● Texto del documento

==================================================

"No me avergüenzo del evangelio, porque es poder de Dios para salvación de todo aquel que cree". (Romanos 1:16)

julio 05, 2005

Ver para creer

No sé por qué siempre necesitamos ver. Nos cuesta tanto creer sin haber visto. ¿Cómo puede ser que nos dé tanto trabajo la fe?

Cuando Jesús se aparece a sus discípulos después de resucitado, uno de ellos no se encontraba ahí. Apenas llegó, los demás le dijeron: "¡Hemos visto al Señor!". Sin embargo, él sólo respondió: "-Mientras no vea yo la marca de los clavos en sus manos, y meta mi dedo en las marcas y mi mano en su costado, no lo creeré" (Juan 20:25).
Nosotros somos igual: debemos ver por nosotros mismos, tocar por nosotros mismos. "Deben ser mis ojos, mis dedos, mis manos; sino, no lo creeré". "No me importa lo que Él haya prometido antes, no me importa lo que Él haya hecho antes, no me importa lo que otros aseguren al respecto. Debo verlo por mí mismo". Suena tonto, ¿verdad? Sin embargo, así somos.

"Una semana más tarde estaban los discípulos de nuevo en la casa, y Tomás estaba con ellos. Aunque las puertas estaban cerradas, Jesús entró y, poniéndose en medio de ellos, los saludó.
-¡La paz sea con ustedes!
Luego le dijo a Tomás:
-Pon tu dedo aquí y mira mis manos. Acerca tu mano y métela en mi costado. Y no seas incrédulo, sino hombre de fe.
-¡Señor mío y Dios mío! -exclamó Tomás.
-Porque me has visto, has creído -le dijo Jesús-; dichosos los que no han visto y sin embargo creen".
(Juan 20:26-29)

Dios, en su grandeza, decidió mostrarle a Tomás lo que quería ver. Ahora bien, ni por un segundo se olvidó de decirle: "No tienes ningún mérito en haber creído, porque me viste, bienaventurado aquel que crea en Mí sin haberme visto".

Saulo, a quien conocemos como el apóstol Pablo, mientras se dedicaba a perseguir a la iglesia, debió quedarse ciego para poder creer (qué paradoja):

"Saulo, respirando aún amenazas de muerte contra los discípulos del Señor, se presentó al sumo sacerdote y le pidió cartas de extradición para las sinagogas de Damasco. Tenía la intención de encontrar y llevarse presos a Jerusalén a todos los que pertenecieran al Camino, fueran hombres o mujeres.

==================================================

● Registros de datos
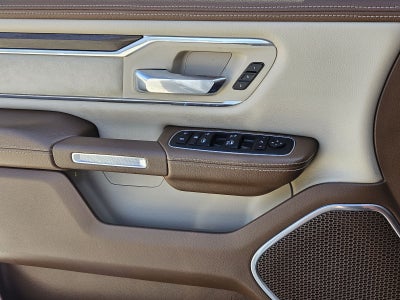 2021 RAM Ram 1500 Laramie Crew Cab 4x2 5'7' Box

==================================================

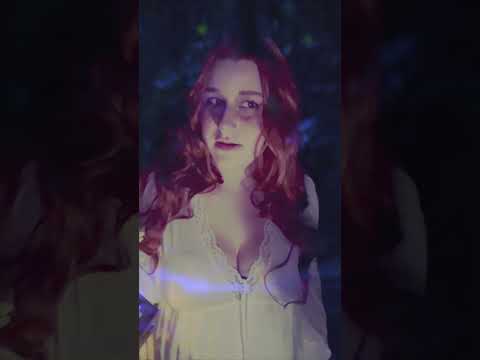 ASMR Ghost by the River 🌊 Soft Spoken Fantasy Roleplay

==================================================

● Tarea asignada
Reproduce sin cambios el pasaje de la reflexión sobre ver para creer que va entre "-¡La paz sea" y "mío! -exclamó Tomás.", ambos incluidos. Las líneas no tienen ningún papel en esto.

● Respuesta escrita
-¡La paz sea con ustedes!
Luego le dijo a Tomás:
-Pon tu dedo aquí y mira mis manos. Acerca tu mano y métela en mi costado. Y no seas incrédulo, sino hombre de fe.
-¡Señor mío y Dios mío! -exclamó Tomás.